Within the listing below, the lines containing "viewBox" are to be counted. Give the number only.

> **PROVIDED MATERIAL**
○ ○ ○

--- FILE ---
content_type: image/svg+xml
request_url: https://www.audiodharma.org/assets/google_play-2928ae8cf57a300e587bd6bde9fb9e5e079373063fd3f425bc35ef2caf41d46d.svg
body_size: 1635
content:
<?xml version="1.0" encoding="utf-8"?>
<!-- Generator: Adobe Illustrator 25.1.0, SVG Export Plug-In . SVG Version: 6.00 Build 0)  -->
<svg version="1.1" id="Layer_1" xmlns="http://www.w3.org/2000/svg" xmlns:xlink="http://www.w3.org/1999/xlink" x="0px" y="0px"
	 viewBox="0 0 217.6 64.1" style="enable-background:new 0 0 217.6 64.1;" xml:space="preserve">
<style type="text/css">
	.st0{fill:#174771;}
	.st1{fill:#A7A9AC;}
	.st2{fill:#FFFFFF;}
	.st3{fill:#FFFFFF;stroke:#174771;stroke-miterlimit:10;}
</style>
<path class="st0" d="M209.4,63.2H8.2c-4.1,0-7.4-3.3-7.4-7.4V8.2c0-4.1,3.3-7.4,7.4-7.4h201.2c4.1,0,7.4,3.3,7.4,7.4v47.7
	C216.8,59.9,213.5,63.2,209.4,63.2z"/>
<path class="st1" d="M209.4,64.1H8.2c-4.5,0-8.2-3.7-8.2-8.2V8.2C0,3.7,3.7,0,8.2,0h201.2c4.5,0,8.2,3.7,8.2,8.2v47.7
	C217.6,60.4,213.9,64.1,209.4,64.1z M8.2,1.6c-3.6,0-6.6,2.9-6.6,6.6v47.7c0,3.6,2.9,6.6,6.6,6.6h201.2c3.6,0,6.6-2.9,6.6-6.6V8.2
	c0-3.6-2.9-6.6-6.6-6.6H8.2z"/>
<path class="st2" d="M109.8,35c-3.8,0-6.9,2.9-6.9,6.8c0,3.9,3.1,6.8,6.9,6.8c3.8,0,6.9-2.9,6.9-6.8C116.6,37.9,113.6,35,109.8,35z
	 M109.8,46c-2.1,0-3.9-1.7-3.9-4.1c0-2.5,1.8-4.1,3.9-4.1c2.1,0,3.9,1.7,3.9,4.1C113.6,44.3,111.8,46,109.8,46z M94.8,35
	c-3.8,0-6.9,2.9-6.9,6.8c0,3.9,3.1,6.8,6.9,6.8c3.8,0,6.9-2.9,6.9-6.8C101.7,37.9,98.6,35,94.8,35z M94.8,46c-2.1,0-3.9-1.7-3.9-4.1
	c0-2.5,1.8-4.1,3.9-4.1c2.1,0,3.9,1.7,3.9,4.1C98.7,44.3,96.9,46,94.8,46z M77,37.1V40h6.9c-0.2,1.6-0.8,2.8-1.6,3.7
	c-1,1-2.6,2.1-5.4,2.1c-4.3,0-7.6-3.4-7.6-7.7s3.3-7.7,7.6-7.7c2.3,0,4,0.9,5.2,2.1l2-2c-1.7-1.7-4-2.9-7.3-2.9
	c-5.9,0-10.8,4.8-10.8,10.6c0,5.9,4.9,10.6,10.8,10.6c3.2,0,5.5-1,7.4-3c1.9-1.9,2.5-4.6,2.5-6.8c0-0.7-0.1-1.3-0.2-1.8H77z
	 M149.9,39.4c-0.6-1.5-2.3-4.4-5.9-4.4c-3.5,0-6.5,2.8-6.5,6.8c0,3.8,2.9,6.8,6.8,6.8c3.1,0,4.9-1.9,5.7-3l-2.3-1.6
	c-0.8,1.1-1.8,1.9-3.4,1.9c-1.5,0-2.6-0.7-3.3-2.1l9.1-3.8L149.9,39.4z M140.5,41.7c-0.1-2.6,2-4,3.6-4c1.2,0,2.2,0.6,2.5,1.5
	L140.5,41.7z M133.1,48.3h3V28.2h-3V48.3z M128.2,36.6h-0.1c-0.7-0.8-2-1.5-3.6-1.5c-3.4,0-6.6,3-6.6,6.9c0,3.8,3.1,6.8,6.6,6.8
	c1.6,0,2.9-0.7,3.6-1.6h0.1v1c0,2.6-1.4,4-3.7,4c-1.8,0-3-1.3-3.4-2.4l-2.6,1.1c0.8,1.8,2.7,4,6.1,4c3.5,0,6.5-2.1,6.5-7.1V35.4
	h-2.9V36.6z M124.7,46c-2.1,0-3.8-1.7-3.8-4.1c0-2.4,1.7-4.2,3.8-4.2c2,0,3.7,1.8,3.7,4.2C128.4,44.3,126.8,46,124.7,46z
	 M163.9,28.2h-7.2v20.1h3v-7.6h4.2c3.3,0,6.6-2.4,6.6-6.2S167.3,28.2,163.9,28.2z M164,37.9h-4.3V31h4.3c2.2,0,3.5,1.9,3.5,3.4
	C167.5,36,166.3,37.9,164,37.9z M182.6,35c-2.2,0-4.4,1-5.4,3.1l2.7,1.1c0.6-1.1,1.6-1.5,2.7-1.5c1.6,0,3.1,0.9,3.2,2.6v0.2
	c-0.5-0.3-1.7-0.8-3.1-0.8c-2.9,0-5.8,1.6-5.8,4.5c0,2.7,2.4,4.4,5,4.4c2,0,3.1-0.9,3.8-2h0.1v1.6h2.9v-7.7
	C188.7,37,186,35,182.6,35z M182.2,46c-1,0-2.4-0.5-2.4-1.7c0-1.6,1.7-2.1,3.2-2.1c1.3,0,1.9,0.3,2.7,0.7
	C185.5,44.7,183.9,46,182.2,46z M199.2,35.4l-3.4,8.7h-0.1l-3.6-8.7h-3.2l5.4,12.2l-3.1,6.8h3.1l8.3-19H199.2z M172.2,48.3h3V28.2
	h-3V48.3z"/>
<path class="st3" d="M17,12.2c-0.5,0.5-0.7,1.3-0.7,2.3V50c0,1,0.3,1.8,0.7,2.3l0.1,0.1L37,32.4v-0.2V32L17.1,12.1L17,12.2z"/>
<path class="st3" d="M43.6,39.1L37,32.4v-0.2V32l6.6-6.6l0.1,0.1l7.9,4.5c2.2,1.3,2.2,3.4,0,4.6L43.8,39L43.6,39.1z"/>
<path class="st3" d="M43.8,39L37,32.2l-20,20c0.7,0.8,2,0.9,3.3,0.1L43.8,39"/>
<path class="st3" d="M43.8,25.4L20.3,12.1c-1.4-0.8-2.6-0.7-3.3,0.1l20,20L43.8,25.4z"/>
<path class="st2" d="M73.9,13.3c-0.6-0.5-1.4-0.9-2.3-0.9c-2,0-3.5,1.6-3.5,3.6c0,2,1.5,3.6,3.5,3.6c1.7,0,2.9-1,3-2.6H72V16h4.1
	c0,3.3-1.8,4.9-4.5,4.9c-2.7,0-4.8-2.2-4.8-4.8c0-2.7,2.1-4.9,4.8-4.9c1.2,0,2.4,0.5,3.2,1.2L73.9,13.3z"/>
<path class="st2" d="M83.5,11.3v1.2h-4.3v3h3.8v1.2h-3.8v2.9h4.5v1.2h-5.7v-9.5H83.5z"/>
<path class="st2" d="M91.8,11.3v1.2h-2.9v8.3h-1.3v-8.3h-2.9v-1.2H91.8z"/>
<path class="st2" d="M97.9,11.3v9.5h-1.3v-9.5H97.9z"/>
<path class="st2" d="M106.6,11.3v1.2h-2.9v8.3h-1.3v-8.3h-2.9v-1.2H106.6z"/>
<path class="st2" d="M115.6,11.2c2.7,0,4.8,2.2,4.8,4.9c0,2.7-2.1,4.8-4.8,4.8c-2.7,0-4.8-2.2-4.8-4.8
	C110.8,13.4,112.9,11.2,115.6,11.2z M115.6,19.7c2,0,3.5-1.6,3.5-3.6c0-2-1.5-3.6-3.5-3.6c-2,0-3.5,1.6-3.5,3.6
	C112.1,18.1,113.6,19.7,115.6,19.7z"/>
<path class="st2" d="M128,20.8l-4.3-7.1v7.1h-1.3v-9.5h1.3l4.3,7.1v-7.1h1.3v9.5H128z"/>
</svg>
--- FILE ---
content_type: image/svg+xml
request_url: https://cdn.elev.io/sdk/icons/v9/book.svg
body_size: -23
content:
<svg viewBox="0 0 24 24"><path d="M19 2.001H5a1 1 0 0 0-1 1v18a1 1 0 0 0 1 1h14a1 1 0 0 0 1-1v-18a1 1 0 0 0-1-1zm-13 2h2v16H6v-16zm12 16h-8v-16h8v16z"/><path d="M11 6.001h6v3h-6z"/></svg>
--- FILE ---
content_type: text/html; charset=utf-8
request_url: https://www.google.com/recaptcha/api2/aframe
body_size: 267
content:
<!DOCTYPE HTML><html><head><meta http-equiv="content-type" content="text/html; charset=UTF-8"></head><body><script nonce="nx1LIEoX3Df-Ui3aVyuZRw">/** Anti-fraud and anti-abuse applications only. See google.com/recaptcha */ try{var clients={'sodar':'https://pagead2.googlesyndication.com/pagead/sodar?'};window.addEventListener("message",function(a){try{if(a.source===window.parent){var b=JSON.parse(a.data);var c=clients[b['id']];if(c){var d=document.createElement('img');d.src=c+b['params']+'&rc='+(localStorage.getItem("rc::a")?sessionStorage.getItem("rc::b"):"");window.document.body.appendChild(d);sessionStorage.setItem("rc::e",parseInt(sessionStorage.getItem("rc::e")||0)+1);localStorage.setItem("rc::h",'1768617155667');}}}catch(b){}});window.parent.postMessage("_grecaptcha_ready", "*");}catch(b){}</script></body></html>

○ ○ ○

> **EXPECTED ANSWER**
2